> [TASK STATEMENT]: The material below contains a line with "beforeSend: function (xhr)" and a line with "content += '<div". Copy exactly those two lines and all lines between them.

> [EXERCISE INPUTS]:

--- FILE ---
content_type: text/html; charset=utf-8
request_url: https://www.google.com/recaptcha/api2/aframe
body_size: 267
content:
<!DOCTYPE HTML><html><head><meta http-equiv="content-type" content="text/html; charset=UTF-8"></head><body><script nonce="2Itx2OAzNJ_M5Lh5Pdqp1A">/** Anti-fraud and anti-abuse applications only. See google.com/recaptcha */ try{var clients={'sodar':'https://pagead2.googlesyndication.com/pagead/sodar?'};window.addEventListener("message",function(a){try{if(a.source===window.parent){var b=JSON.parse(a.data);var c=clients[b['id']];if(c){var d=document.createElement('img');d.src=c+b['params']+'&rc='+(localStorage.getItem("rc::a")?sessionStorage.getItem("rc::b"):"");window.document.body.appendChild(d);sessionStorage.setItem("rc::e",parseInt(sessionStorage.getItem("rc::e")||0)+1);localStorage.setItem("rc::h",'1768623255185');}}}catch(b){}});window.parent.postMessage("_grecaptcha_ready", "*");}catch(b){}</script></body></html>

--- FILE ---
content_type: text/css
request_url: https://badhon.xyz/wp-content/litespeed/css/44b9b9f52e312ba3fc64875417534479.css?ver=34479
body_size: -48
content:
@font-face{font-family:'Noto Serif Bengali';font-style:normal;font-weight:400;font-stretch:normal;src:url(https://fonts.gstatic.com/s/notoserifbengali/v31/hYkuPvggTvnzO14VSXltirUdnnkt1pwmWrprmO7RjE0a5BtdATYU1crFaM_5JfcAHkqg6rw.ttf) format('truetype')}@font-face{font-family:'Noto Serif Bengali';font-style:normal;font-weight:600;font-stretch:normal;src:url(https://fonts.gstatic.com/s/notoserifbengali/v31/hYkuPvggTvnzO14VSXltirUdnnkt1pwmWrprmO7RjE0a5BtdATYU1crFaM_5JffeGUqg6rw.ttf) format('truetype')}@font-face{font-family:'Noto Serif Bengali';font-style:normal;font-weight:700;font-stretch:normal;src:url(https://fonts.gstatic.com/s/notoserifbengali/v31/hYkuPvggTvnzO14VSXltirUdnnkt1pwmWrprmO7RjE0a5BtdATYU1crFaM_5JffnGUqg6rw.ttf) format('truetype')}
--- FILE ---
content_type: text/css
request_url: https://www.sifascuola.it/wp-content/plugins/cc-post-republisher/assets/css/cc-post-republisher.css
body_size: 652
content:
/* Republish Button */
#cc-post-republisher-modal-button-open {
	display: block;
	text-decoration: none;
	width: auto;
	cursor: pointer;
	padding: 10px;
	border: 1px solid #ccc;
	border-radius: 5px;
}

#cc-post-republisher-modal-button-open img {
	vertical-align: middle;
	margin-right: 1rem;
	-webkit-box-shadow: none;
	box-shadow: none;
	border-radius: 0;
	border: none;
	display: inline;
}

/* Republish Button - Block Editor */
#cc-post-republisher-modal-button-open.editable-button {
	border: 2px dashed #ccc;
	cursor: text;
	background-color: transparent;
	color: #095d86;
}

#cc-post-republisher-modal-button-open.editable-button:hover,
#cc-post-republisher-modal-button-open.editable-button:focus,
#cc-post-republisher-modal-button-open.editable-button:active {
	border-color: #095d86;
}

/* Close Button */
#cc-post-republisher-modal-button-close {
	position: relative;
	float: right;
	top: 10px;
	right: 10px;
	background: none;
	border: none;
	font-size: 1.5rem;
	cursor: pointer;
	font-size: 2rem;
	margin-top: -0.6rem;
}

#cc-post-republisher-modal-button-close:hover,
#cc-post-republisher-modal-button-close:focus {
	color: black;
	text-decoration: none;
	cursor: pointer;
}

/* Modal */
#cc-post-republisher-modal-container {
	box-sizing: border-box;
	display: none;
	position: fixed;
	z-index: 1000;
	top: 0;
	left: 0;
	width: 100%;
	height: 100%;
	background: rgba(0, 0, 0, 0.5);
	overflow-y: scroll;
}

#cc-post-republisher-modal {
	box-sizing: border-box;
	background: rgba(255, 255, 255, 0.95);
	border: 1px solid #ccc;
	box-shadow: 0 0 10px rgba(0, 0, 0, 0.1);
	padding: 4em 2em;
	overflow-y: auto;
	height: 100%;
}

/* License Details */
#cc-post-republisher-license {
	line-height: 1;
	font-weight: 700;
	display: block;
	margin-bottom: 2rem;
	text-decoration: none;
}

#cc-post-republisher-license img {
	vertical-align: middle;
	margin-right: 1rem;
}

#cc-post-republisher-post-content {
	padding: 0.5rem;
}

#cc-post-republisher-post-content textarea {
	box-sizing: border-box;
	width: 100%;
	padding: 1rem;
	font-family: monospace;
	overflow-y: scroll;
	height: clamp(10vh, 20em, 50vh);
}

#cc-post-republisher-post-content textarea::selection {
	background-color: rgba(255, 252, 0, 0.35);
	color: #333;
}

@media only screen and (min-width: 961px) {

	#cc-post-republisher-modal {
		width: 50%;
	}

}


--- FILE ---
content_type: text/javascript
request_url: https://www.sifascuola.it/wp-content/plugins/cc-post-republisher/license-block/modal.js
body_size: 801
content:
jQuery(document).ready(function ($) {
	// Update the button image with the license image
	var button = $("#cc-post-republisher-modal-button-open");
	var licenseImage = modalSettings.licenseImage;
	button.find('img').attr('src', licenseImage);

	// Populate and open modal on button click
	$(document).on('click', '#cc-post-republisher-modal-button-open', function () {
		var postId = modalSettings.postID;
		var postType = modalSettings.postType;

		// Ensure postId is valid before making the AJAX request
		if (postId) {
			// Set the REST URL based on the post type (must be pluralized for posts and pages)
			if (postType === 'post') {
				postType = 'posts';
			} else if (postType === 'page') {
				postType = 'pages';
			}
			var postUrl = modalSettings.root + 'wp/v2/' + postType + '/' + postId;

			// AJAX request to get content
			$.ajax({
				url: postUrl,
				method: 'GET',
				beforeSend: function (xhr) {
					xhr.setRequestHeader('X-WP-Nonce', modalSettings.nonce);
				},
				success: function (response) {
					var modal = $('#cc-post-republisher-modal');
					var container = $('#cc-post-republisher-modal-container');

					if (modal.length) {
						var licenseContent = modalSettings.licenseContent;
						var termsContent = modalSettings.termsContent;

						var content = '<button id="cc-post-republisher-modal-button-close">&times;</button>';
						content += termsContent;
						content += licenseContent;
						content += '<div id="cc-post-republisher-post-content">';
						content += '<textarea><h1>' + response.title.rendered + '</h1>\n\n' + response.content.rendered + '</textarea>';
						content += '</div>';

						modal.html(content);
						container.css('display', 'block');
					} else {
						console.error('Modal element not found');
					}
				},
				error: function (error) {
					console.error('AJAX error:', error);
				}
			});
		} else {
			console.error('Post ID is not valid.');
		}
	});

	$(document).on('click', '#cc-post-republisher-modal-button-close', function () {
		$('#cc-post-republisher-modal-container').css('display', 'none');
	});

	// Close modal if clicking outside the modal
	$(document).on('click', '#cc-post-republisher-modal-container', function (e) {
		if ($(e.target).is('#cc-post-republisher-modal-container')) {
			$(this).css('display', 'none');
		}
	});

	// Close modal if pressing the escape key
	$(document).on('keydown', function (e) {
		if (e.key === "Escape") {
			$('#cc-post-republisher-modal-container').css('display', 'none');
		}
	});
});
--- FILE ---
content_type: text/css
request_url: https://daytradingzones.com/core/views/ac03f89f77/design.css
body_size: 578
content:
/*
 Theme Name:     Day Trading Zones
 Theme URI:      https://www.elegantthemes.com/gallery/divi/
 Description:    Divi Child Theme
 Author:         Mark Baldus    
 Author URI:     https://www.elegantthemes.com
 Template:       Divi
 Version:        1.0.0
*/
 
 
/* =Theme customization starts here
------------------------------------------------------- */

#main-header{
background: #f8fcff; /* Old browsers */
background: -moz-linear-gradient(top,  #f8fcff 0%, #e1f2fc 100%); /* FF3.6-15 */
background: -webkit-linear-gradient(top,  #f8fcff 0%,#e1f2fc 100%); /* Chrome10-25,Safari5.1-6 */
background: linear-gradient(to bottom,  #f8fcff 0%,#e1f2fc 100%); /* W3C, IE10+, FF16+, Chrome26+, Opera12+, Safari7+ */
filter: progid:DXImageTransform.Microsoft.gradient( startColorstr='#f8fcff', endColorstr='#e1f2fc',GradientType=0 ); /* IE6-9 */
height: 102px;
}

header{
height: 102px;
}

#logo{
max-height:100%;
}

> [SOLVED EXERCISE]:
				beforeSend: function (xhr) {
					xhr.setRequestHeader('X-WP-Nonce', modalSettings.nonce);
				},
				success: function (response) {
					var modal = $('#cc-post-republisher-modal');
					var container = $('#cc-post-republisher-modal-container');

					if (modal.length) {
						var licenseContent = modalSettings.licenseContent;
						var termsContent = modalSettings.termsContent;

						var content = '<button id="cc-post-republisher-modal-button-close">&times;</button>';
						content += termsContent;
						content += licenseContent;
						content += '<div id="cc-post-republisher-post-content">';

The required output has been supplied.